Quotulatiousness

January 2, 2020

“Modern ‘virtue signalling’ has deep Victorian roots”

Filed under: Books, Education, History, Politics — Tags: , , — Nicholas @ 05:00

David Warren on the work of the late Gertrude Himmelfarb and the era she documented:

The historian, Himmelfarb, is particularly good at revealing the often generational decline in “liberal values,” for instance from helping the poor through such institutions as the Salvation Army, to using them for moral posturing at no personal cost. This corresponds to a loss of religious faith, and its replacement by moralizing. Modern “virtue signalling” has deep Victorian roots.

Unfortunately we now live in a time that is narrow, and for the most part thinkers are ignored, or reduced to single sound bites. For our time, and in our universities, so great a student of philosophy as Leo Strauss, of literature as Lionel Trilling, of social research as Irving Kristol (the brilliant man Himmelfarb married) are dismissed unread as “neo-conservatives” and worse, when in fact they were engaged with the whole Western tradition. Today, the contemptible Washington Post associates them with a rightwing “backlash,” as if they were shouting slogans. Impressive Jewish thinkers are casually compared to “white nationalists” or “supremacists,” in the frothing malice of the SJWs.

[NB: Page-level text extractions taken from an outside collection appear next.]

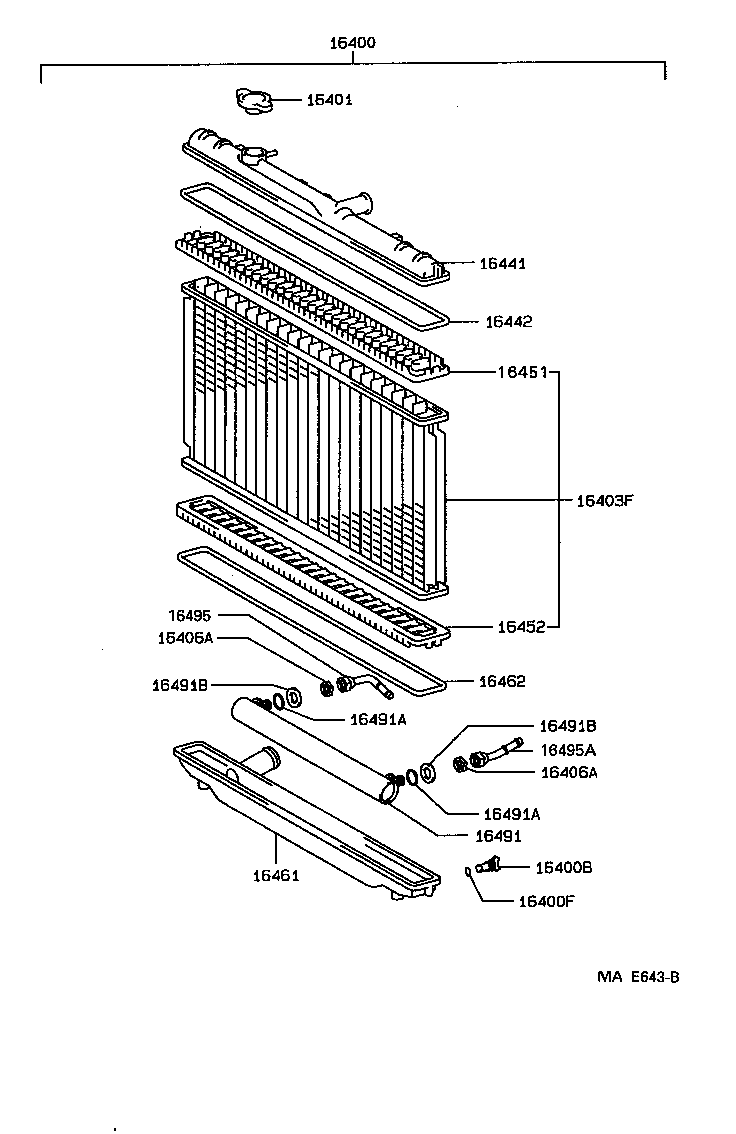 16400

16401

16441

16442

16451

16403F

16452

16495

16406A

16462

16491B

16491A

16491B

16495A

16406A

16491A

16491

16461

16400B

16400F

MA E643-B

Yet the characters rejected were once themselves Leftists (though anti-Stalinists), and their perceived voyage to the Right was a steadiness as the waters passed them by.

I was thinking this just now while reading the first essay in Himmelfarb’s latest and possibly last book of essays: Past and Present. It is about Strauss (another formative influence). What a paradise it would have been to be among the “Ivy Leaguers” of the post-War and ‘fifties; during a long-lost American adventure into the world of ideas. Himmelfarb was the last of that team of adventurers, I was thinking; the landscape now is, intellectually, barren. Even to participate in “high culture” — what Matthew Arnold innocently called, “the best that has been thought and said” — is to put a professor at physical risk.

Leo Strauss explained somewhere, or in several places, that the student of the past must be prepared to learn something — “not merely about the thinkers of the past, but from them.”

Today’s student (if any are left in the humanities), replies with incomprehension. What an affront it is, to a later academy, in which the only purpose for the past is to judge it, by the asinine prejudices of the present day.